Senior Judge EDWARDS and Judge GONZALES concur.

. We also note that appellant’s allegations are unsupported by affidavit or other evidence.

. It appears from the appellant’s testimony during the guilty plea inquiry that this "significant” period of time was "an hour or two." The stipulation of fact indicates that the appellant informed SA Applegate the day before that he had not yet acquired the marijuana from his supplier. The appellant’s civilian trial defense counsel specifically declined the invitation of the military judge to present evidence on the sequence of events leading up to the appellant's wrongful possession and distribution of the marijuana in question. We find that further evidence on this issue was unnecessary in light of the fact that the stipulation of fact and the appellant’s testimony clearly establish that the appellant wrongfully possessed with intent to distribute and wrongfully distributed the same marijuana, that the same person was both the intended recipient of the marijuana when the appellant procured it and the actual recipient of it when the appellant distributed it, and that the two specifications allege that these offenses occurred at the same time and place.

. The specified issue was as follows:

WHETHER, IN LIGHT OF UNITED STATES V. BROWN, 19 MJ. 63 (C.M.A.1984); UNITED STATES V. TETERS, 37 M.J. 370 (C.M.A.1993); AND UNITED STATES V. FOSTER, 40 MJ. 140 (C.M.A.1994), THE MILITARY JUDGE ERRED WHEN HE DENIED THE DEFENSE MOTION TO FIND SPECIFICATION 1 OF THE CHARGE (POSSESSION OF 7.14 GRAMS OF MARIJUANA WITH THE INTENT TO DISTRIBUTE) MULTIPLICIOUS WITH SPECIFICATION 2 OF THE CHARGE (DISTRIBUTION OF 7.14 GRAMS OF MARIJUANA) FOR THE PURPOSES OF SENTENCING.

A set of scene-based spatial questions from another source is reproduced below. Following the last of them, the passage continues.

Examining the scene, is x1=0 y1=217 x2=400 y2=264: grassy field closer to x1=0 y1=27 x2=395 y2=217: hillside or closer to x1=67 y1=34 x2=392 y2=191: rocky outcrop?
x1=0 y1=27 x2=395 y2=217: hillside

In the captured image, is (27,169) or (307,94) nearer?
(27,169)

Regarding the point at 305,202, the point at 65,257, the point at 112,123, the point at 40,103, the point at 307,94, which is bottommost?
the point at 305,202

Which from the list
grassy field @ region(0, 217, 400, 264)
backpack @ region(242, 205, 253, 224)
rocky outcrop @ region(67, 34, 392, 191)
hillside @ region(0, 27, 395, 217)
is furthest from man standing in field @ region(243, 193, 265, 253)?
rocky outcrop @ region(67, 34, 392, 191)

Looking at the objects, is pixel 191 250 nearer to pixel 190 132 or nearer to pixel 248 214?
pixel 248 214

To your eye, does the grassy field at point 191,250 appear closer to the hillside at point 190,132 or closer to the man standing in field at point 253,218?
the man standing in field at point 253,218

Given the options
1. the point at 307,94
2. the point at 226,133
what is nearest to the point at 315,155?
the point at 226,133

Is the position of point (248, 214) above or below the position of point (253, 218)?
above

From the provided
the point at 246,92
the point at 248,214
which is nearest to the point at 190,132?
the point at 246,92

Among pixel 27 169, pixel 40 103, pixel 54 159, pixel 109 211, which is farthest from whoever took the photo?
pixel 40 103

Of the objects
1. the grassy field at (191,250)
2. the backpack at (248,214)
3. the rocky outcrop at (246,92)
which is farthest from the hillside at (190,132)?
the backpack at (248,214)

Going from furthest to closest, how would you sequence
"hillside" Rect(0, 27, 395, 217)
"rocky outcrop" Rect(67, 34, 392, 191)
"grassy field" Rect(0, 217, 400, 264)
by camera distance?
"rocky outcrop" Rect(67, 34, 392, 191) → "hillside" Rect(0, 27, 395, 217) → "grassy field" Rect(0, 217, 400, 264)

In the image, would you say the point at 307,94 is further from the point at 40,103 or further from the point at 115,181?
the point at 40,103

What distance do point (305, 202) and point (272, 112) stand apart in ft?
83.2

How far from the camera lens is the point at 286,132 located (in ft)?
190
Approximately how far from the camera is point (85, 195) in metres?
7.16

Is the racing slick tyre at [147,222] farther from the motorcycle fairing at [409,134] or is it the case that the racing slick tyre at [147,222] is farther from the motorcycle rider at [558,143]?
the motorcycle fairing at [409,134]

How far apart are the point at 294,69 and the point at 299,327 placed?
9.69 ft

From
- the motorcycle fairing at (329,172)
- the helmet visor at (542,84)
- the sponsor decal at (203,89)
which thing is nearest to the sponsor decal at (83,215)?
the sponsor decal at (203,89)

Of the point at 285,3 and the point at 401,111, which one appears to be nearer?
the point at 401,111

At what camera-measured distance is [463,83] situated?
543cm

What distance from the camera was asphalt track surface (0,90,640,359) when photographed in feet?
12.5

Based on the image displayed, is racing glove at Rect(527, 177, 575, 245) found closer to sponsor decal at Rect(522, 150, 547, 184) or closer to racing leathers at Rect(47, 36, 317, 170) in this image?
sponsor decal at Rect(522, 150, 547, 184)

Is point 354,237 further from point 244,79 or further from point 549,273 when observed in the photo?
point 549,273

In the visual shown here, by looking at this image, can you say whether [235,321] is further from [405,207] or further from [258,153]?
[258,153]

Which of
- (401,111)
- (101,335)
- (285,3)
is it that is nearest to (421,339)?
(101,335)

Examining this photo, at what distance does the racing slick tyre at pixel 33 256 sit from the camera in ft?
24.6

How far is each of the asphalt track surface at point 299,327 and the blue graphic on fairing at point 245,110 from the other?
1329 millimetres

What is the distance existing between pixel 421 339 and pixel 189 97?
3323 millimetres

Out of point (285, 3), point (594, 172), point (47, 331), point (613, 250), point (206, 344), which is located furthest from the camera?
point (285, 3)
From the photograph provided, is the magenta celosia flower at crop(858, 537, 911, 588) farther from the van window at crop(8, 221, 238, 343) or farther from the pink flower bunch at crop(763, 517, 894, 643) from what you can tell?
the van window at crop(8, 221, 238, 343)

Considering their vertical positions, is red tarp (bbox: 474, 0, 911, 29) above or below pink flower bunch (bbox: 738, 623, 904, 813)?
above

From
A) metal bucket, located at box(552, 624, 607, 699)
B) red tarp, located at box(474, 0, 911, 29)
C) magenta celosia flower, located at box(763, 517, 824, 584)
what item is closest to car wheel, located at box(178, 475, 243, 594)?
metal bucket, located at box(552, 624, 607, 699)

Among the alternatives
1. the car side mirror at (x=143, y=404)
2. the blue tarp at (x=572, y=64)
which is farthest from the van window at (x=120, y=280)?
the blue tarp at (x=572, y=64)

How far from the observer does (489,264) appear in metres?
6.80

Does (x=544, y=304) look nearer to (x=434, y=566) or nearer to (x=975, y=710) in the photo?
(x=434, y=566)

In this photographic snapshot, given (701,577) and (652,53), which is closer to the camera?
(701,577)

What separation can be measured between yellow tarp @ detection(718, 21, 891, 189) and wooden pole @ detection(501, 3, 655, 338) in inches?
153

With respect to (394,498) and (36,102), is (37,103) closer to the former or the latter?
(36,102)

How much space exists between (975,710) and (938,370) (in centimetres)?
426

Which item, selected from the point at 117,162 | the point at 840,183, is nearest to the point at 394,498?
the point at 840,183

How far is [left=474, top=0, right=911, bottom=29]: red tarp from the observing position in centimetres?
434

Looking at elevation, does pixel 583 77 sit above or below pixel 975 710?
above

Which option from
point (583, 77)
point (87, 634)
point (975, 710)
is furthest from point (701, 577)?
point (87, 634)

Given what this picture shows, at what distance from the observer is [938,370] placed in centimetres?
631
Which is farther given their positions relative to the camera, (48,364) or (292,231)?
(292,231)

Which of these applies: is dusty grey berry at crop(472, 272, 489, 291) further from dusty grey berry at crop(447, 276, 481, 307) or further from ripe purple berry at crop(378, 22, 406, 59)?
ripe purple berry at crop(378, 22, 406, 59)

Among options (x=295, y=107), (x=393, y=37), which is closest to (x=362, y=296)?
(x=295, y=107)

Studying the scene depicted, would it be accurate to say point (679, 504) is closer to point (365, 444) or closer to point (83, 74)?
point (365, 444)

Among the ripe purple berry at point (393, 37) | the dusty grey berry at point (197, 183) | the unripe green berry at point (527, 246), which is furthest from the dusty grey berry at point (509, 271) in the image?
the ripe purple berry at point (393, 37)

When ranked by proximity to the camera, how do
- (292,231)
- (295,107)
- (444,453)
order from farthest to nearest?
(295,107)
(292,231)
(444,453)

. Although appellant raised the issue of multiplicity for sentencing, but not for findings, we will not apply the doctrine of waiver to the latter issue. United States v. Weymouth, 43 M.J. 329 (1995), which was decided after the appellant’s case was tried, first cited United States v. Morrison, 41 M.J. 482 (1995), for the proposition that ”[i]n courts-martial separate for findings equals separate for sentencing.”

. Although Manual for Courts-Martial, United States, (1995 edition), Part IV, para. 37d [hereinafter MCM (1995 edition)] does not list possession with intent to distribute a contraband substance as a lesser included offense of distribution, we note that the Manual listing of lesser included offenses is not all-inclusive. MCM (1995 edition), para. 3.

. Renamed the United States Court of Appeals for the Armed Forces, effective 5 October 1994. National Defense Authorization Act for Fiscal Year 1995, Pub.L. No. 103-337, § 924(a), 108 Stat. 2663,2831 (1994).